The Internet Tax Freedom Act passed the House of Representatives unanimously by a voice vote yesterday.
The bill, H.R. 4105, was introduced by Rep. Christopher Cox, (R-CA), the House policy chairman, on Monday and represents a merger of versions of the Internet Tax Freedom Act, approved 41-0 by the commerce committee on May 14, and by voice vote by the judiciary committee on June 17. The approved bill is aimed at marrying the two committees’ previous bills.
For three years, the bill guarantees tax-free Internet access, prohibiting state and local governments from imposing taxes on Internet access charges. It also prevents multiple or discriminatory taxes on the Internet and preserves the sales-tax-free treatment of remote purchases to the full extent that exists today for Internet and mail-order transactions. Finally, the act guarantees global free trade on the Internet and supports creation of a commission to study taxation of Internet commerce and to make recommendations to Congress.

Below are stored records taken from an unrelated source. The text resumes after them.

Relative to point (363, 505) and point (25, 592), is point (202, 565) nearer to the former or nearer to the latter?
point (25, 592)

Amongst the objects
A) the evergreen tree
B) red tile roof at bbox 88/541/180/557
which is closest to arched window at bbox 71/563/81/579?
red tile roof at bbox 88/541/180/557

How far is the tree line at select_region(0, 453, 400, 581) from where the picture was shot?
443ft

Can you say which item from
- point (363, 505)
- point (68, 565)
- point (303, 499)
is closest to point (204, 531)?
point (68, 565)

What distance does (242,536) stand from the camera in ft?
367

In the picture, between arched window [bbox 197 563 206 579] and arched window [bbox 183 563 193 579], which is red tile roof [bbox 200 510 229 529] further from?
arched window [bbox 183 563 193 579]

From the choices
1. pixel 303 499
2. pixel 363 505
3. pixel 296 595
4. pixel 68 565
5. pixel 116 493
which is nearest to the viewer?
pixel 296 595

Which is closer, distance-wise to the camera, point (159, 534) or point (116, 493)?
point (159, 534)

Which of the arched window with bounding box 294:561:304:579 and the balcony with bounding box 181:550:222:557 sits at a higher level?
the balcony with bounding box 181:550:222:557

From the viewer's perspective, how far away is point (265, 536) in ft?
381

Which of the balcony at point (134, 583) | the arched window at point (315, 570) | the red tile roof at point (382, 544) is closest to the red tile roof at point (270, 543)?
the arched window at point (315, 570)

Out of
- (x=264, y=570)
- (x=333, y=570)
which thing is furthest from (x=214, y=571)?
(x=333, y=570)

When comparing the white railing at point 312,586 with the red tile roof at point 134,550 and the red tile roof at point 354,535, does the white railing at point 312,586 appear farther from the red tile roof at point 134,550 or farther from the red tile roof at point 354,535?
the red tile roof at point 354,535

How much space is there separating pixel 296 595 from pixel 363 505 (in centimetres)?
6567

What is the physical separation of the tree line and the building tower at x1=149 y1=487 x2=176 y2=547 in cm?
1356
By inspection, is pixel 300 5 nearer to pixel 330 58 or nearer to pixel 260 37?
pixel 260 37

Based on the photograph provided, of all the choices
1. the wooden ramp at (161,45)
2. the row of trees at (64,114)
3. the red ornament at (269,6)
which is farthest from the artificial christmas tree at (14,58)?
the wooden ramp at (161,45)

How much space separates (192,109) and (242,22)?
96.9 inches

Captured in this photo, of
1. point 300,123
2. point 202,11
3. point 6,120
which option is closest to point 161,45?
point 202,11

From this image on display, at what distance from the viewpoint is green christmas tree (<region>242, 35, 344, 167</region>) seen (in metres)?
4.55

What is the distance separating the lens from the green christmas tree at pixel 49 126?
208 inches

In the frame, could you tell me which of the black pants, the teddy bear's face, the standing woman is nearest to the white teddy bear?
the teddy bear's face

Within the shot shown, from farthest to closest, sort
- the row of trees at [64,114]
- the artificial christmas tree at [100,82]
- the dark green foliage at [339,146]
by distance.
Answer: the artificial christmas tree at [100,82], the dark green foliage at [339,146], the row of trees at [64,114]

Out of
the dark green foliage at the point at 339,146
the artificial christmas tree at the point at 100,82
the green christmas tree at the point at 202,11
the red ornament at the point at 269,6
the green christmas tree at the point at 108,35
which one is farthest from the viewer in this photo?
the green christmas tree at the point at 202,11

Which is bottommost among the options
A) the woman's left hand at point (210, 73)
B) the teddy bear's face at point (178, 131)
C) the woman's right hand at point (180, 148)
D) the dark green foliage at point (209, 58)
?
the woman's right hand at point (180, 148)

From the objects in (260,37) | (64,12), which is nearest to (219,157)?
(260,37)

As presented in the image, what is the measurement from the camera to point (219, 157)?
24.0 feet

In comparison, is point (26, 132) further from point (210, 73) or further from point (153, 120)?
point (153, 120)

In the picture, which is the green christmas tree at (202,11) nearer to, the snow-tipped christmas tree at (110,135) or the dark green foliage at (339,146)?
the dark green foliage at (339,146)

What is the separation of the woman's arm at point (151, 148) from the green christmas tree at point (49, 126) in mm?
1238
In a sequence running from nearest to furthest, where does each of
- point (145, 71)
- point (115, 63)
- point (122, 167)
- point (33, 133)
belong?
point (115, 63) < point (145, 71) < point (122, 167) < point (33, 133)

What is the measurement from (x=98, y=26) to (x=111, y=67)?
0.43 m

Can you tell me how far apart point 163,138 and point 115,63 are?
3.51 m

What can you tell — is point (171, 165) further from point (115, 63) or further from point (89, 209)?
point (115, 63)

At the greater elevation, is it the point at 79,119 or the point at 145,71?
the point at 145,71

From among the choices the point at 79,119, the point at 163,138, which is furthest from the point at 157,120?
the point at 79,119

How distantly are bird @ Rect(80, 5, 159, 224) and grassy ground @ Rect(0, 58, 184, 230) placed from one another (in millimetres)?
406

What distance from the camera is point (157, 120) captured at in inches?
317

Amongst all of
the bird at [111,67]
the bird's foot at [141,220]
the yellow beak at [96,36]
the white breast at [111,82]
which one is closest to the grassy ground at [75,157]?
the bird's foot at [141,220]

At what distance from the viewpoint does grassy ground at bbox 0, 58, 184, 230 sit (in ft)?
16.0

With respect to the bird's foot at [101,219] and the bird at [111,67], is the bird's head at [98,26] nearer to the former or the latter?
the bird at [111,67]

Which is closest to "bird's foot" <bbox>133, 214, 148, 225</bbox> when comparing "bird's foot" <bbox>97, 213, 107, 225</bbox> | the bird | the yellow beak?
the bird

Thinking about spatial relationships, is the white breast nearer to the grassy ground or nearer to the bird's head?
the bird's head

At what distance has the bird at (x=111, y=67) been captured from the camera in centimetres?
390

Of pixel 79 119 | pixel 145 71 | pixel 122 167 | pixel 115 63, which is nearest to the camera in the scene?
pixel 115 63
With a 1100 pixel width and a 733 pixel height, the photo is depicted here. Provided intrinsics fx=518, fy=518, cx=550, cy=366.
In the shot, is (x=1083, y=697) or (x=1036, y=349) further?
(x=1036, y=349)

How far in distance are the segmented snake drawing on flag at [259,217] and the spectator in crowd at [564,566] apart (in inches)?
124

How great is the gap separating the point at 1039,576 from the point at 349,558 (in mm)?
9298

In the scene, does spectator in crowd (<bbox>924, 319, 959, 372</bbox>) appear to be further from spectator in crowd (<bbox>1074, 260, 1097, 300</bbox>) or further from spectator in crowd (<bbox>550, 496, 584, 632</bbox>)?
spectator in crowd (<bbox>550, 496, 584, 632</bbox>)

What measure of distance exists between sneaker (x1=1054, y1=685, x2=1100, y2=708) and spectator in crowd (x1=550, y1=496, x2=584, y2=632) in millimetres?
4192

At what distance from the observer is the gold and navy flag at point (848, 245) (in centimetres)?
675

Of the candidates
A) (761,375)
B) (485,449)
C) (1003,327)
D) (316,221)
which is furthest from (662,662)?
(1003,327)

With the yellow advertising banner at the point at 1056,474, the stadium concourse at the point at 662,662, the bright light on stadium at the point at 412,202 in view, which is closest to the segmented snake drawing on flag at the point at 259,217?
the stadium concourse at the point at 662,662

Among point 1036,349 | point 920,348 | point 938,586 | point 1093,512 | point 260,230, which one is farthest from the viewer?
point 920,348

According to Cox, co-author with Senator Ron Wyden (D-OR) of the original Internet Tax Freedom Act, which was introduced in March last year, the bill has undergone a number of changes since it was introduced.
“Most notably,” he said, “the legislation has been altered to reflect state and local concerns and now reflects a balanced compromise between the national interest in protecting this burgeoning marketplace and the importance of guarding against erosion of the state and local treasuries.”
For example, the bill contains a grandfather clause that allows eight states that already tax Internet access to continue doing so. The eight states are Connecticut, Wisconsin, Iowa, North Dakota, South Dakota, New Mexico, Tennessee and Ohio. However, Texas and South Carolina, which originally collected these taxes, recently asked to be excluded form this clause and joined the moratorium.
The bill now has the support of the National Governors' Association, National Conference of Mayors, National Conference of State Legislatures, Association of Counties and National League of Cities.
The Direct Marketing Association welcomed this version of the bill.
“This bill gives us protection from new taxes on the Internet for at least three years while we work out what the relationship between states and local governments and regulation of the Internet should be,” said Richard Barton, senior vice president of congressional relations at the DMA.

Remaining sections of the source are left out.